Priority scheduling can either be non-preemptive or preemptive. If there is preemption then a high priority job can remove a low priority job from the CPU and take over.
a. Non-Preemptive Example:
| Process name | Burst time | Priority |
| Process 1 | 10 | 3 |
| Process 2 | 1 | 1 |
| Process 3 | 2 | 3 |
| Process 4 | 1 | 4 |
| Process 5 | 5 | 2 |
Assume that all processes arrived at time 0. First of all, Process 2 will get the CPU as it has the highest priority 1 and will finish. Then Process 5 will start execution. In non-preemptive priority scheduling, once a process gets the CPU, it will finish its work and then release the CPU.
Gantt chart for Non-preemptive Priority Scheduling:
| Process 2 | Process 5 | Process 1 | Process 3 | Process 4 |
| 0 | 1 | 6 | 16 | 18 | 19 |
The average waiting time is: (1 + 6 + 16 + 18 + 19) / 5 = 8.2
b. Preemptive Example:
| Process name | Arrival time | Burst time | Priority |
| Process 1 | 0 | 10 | 3 |
| Process 2 | 2 | 1 | 1 |
| Process 3 | 4 | 2 | 2 |
| Process 4 | 6 | 1 | 4 |
| Process 5 | 8 | 5 | 5 |
In the above example the execution takes place in the following sequence:
- Process 1 arrives at time 0 and starts execution, as there is no other process.
- At time 2, Process 2 arrives with higher priority, so Process 1 will be preempted and Process 2 will get the CPU and run to the completion using one unit of time at time 3.
- At this point, there is again only one Process 1, which resumes and gets the CPU.
- At time 4, Process 3 arrives with higher priority than Process 1 and gets the CPU and completes its execution.
- At time 6, Process 4 arrives with priority 4. Now there are two processes i.e. Process 1 and Process 4. So, Process 1 continues using CPU.
- At time 8, the last process arrives with a priority 5. Process 1 is still a high priority process, so it will run the completion.
- As PI releases the CPU after completing its job, it will be assigned to P4, which will
execute completely.
- In the end, P5 will get the CPU.
Gantt Chart for Preemptive Priority Scheduling
| Process 1 | Process 2 | Process 1 | Process 3 | Process 1 | Process 4 | Process 5 |
| 0 | 2 | 3 | 4 | 6 | 13 | 14 | 19 |
Shortest Job First scheduling is also a form of priority scheduling. In the case of Shortest Job First scheduling, the priority is defined as the predicted next CPU burst.
One major problem with Priority based scheduling is that it may not be fair. Some low priority processes may not ever, get the chance to execute because higher priority processes keep stealing the CPU. One solution to this problem is to implement aging. The process of increasing the priority of a process as it gets older is known as aging.
4. Round Robin Scheduling:
Another way to schedule jobs is to assign a small amount of time to each process in which it executes. This small time unit is usually called the time quantum or time slice. The job is allocated to CPU for the time quantum.
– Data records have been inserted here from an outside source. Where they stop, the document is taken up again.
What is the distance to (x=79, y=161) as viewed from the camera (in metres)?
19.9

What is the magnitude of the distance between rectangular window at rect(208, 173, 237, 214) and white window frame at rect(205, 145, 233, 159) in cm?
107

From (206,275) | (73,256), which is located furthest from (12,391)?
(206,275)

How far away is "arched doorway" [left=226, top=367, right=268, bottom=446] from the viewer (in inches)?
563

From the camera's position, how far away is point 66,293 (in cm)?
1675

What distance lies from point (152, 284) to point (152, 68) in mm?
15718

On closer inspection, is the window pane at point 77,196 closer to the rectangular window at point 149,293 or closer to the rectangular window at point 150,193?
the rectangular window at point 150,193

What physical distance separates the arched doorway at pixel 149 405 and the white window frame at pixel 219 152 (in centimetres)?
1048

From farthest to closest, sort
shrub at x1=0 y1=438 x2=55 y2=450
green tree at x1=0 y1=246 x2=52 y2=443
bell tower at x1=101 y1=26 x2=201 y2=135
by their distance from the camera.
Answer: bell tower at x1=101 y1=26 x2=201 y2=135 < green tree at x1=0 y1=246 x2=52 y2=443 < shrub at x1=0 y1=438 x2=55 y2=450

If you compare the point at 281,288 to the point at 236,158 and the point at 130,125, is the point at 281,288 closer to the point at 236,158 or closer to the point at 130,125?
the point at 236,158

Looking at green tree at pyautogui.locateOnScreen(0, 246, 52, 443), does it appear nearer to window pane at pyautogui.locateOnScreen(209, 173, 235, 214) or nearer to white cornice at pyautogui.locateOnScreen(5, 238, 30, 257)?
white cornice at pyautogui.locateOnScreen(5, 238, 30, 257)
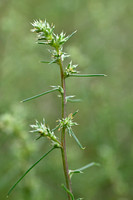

When the time quantum expires, the process is preempted from the CPU and replaced by the next process in the circular queue.
Example:
| Process name | Burst time |
| Process 1 | 24 |
| Process 2 | 3 |
| Process 3 | 3 |
Gantt chart for Round-Robin Scheduling:
| Process 1 | Process 2 | Process 3 | Process 1 | Process 1 | Process 1 | Process1 | Process 1 |
| 0 | 4 | 7 | 10 | 14 | 18 | 22 | 26 | 30 |
Process1 gets the first 4 units of time. It requires another 20 units so it is preempted after the first time quantum. CPU is given to Process2 that does not require 4 units. It quits before its time quantum ends and CPU is given to Process3. Once each process has got one time quantum, CPU is given to Process1 for additional time quantum. Average turnaround time is 47/3 = 16.
Round Robin algorithm does not allocate CPU to any process for more than one time quantum in a row. If CPU burst exceeds time quantum, it is preempted and placed in the ready queue. That is why Round Robin is called preemptive scheduling algorithm.
The Round Robin scheduling algorithm will be similar to FCFS if the time quantum is very large. If the time quantum is larger than the largest CPU burst for all of the processes, then no process will be preempted. If the time quantum is made too small, then the context switch will take too much time. It is required when preempting one process from the CPU and replacing it with another.
5. Multi-Level Queue Scheduling:
The previous scheduling algorithms have treated different kinds of process in the same fashion. We typically make a distinction between foreground (interactive) processes and background (non-interactive) processes. Interactive processes generally require much faster response times than non-interactive processes. We can separate these two types of processes and schedule them separately. We probably want to schedule interactive processes more quickly than non-interactive ones.
We could split the ready queue into different sub-queues. One sub-queue is for each type of process that we have identified. An example of a 5 level queuing strategy (0 has highest priority, 4 has lowest) is shown below:
1. System processes
2. Interactive processes
3. Interactive editing processes
4. Batch processes
5. Student processes
2. Interactive processes
3. Interactive editing processes
4. Batch processes
5. Student processes
When a process enters the system, it is automatically identified as a certain type of process and allocated to the correct queue. There is no way to change queues once a process has been allocated to a queue.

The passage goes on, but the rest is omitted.